I am working on a program that uses mpi (openmpi 1.4.3) and pthreads, working in c++ under linux.
some of the mpi nodes have a queuing system implemented with pthreads.
Idea is simple one thread adding elements into queue, and few other “working” threads picking up objects and doing their job on them (not a rocket science).
Please consider 2 examples of my working threads which picking up elements.
First example working fine unless -O3 optimization is specified. In that case it starts to endlessly looping without picking up anything.
while (true){
if (t_exitSignal[tID]){
dorun = false;
break;
}
//cout<<"w8\n";
//check if queue has some work for us
if (!frame_queue->empty()){
//try to get lock and recheck that queue no empty
pthread_mutex_lock( &mutex_frame_queue );
if (!frame_queue->empty()){
cout<<"Pickup "<<tID<<endl;
con = frame_queue->front();
frame_queue->pop();
t_idling[tID] = false;
pthread_mutex_unlock( &mutex_frame_queue );
break;
}
pthread_mutex_unlock( &mutex_frame_queue );
}
}
Now consider this one, exactly the same code, except mutex gettimg locked before I checking for queue->empthy. This work works fine for all levels of optimization.
while (true){
if (t_exitSignal[tID]){
dorun = false;
break;
}
//cout<<"w8\n";
//try to get lock and recheck that queue no empty
pthread_mutex_lock( &mutex_frame_queue );
//check if queue has some work for us
if (!frame_queue->empty()){
cout<<"Pickup "<<tID<<endl;
con = frame_queue->front();
frame_queue->pop();
t_idling[tID] = false;
pthread_mutex_unlock( &mutex_frame_queue );
break;
}
pthread_mutex_unlock( &mutex_frame_queue );
}
Just in case it make a difference this is how I populate queue from other thread
pthread_mutex_lock( &mutex_frame_queue );
//adding the same contianer into queue to make it available for threads
frame_queue->push(*cursor);
pthread_mutex_unlock( &mutex_frame_queue );
My question is: why first example of code stop working why I compiling with -O3 option ?
Any other suggestion for the queuing system ?
Thanks a lot!
SOLUTION: This is what I come up with at the end.
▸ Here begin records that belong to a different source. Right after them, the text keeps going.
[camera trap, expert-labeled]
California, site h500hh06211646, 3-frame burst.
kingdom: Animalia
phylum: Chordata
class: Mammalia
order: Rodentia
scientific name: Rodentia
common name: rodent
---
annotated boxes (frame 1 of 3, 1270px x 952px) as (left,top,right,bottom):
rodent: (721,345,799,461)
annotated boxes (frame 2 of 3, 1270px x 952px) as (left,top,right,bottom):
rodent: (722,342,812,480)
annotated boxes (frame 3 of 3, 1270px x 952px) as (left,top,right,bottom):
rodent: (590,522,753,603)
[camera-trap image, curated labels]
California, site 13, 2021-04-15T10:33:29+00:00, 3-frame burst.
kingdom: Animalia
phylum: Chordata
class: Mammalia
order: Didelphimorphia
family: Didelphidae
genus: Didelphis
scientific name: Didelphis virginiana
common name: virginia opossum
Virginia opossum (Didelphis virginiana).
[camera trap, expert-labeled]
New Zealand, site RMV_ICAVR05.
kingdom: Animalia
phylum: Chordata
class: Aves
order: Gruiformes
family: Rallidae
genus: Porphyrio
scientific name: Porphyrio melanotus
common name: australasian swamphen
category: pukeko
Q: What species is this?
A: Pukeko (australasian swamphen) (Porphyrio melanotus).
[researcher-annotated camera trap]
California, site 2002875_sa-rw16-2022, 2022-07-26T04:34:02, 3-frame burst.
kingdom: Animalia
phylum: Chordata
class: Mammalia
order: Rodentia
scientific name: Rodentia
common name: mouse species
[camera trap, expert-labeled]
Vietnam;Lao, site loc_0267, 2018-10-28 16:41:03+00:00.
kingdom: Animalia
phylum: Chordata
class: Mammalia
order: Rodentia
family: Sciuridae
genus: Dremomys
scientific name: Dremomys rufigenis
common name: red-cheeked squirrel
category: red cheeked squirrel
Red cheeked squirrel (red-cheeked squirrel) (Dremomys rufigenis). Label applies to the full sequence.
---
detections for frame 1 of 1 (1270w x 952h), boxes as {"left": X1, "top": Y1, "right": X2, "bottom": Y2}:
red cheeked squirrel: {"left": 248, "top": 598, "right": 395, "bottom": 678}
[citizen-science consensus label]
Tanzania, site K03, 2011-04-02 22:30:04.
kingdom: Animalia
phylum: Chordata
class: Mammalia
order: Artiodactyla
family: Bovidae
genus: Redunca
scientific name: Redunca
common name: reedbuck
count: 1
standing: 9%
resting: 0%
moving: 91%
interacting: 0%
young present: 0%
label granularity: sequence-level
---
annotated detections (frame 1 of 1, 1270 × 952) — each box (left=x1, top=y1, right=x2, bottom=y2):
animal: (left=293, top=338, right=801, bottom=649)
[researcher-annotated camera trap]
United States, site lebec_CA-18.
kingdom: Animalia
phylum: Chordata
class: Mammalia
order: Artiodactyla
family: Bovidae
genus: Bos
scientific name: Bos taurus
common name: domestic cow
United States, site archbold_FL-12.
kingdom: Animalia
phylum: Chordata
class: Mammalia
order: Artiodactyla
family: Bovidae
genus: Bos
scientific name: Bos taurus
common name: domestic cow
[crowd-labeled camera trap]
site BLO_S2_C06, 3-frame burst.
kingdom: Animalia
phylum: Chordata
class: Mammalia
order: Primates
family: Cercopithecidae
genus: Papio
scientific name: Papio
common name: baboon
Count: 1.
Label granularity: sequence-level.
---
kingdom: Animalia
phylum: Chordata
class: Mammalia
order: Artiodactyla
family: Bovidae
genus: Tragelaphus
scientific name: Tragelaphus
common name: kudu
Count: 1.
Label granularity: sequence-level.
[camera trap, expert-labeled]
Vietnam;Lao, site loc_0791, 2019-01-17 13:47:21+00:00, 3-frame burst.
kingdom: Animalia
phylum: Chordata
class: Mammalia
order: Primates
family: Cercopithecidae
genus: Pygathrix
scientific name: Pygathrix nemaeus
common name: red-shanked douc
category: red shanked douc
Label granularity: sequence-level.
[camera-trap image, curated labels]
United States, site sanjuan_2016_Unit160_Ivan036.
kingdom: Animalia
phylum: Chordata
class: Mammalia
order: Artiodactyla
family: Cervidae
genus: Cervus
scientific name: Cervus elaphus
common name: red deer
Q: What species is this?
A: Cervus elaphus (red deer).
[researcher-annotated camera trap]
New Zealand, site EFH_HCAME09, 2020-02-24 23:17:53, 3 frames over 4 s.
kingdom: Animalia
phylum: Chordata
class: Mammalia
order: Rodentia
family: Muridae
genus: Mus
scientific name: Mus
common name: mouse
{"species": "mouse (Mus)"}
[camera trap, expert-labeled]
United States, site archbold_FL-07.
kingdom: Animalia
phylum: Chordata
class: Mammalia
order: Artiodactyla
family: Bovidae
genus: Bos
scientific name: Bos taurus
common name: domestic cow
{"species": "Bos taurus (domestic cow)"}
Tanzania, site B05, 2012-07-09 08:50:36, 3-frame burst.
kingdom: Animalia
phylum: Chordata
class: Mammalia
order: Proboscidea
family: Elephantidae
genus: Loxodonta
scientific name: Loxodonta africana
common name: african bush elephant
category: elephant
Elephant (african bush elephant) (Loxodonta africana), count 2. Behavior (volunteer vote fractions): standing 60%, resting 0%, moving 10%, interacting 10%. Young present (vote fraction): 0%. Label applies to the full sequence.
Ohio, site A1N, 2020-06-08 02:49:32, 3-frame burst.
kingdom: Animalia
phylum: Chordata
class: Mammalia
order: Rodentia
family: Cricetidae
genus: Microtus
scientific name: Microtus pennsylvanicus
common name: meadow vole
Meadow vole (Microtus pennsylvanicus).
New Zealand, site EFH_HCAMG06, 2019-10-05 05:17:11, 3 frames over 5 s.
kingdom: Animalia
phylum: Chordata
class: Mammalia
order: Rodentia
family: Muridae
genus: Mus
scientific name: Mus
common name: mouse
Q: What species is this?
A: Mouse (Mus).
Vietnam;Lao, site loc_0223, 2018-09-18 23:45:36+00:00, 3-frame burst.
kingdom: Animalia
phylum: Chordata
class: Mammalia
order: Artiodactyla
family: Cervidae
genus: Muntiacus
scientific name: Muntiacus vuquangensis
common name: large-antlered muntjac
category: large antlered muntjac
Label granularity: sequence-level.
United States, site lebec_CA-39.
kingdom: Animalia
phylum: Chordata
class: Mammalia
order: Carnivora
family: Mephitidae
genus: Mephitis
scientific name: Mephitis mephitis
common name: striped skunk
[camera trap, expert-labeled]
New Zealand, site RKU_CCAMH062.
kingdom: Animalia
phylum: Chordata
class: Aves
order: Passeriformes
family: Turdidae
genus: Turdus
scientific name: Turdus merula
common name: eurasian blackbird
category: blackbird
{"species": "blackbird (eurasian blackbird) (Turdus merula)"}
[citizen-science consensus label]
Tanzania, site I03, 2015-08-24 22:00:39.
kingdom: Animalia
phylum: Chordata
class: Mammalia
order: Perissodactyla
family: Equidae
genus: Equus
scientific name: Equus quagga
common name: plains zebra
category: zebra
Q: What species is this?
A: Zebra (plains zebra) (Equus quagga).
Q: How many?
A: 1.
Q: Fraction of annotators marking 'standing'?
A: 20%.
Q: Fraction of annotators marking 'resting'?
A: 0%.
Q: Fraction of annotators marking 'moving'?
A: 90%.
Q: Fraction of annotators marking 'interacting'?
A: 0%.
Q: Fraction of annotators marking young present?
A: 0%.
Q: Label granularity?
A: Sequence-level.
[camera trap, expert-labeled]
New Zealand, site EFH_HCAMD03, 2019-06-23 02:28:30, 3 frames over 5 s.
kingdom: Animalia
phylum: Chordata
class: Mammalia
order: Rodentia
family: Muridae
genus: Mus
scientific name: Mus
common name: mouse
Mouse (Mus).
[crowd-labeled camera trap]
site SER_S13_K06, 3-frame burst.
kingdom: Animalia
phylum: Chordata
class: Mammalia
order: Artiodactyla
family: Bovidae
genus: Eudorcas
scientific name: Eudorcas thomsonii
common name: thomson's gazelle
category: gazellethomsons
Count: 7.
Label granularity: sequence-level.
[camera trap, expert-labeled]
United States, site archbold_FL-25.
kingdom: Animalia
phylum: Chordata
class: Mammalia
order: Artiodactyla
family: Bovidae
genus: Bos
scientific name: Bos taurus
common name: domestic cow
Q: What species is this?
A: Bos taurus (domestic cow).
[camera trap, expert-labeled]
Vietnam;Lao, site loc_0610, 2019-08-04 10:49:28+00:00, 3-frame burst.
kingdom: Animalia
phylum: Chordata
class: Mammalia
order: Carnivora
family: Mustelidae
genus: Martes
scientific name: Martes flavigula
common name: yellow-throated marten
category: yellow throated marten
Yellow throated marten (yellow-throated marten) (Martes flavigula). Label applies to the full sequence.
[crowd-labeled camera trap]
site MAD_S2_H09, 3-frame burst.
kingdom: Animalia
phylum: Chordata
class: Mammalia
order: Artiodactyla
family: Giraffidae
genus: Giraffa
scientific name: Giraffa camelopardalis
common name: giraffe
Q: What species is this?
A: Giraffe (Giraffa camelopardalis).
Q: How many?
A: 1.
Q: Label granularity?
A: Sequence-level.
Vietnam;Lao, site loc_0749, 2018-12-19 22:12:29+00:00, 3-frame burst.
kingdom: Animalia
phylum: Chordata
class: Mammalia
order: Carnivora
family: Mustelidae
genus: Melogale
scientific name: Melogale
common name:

Seems to work much better than either of the methods above. (just in case someone interested 😉
while (true){
if (t_exitSignal[tID]){
dorun = false;
break;
}
//try to get lock and check that queue no empty
pthread_mutex_lock( &mutex_frame_queue );
if (!frame_queue->empty()){
con = frame_queue->front();
frame_queue->pop();
t_idling[tID] = false;
pthread_mutex_unlock( &mutex_frame_queue );
break;
}else{
pthread_cond_wait(&conf_frame_queue, &mutex_frame_queue);
pthread_mutex_unlock( &mutex_frame_queue );
}
}
Adding
pthread_mutex_lock( &mutex_frame_queue );
//adding the same contianer into queue to make it available for threads
frame_queue->push(*cursor);
//wake up any waiting threads
pthread_cond_signal(&conf_frame_queue);
pthread_mutex_unlock( &mutex_frame_queue )
I’m guessing you are seeing a bug based on assumptions about instruction ordering when you check if the queue is empty – when you turn up the optimization the ordering changes and it breaks because the mutex you have hasn’t put up a memory barrier protecting this from occurring.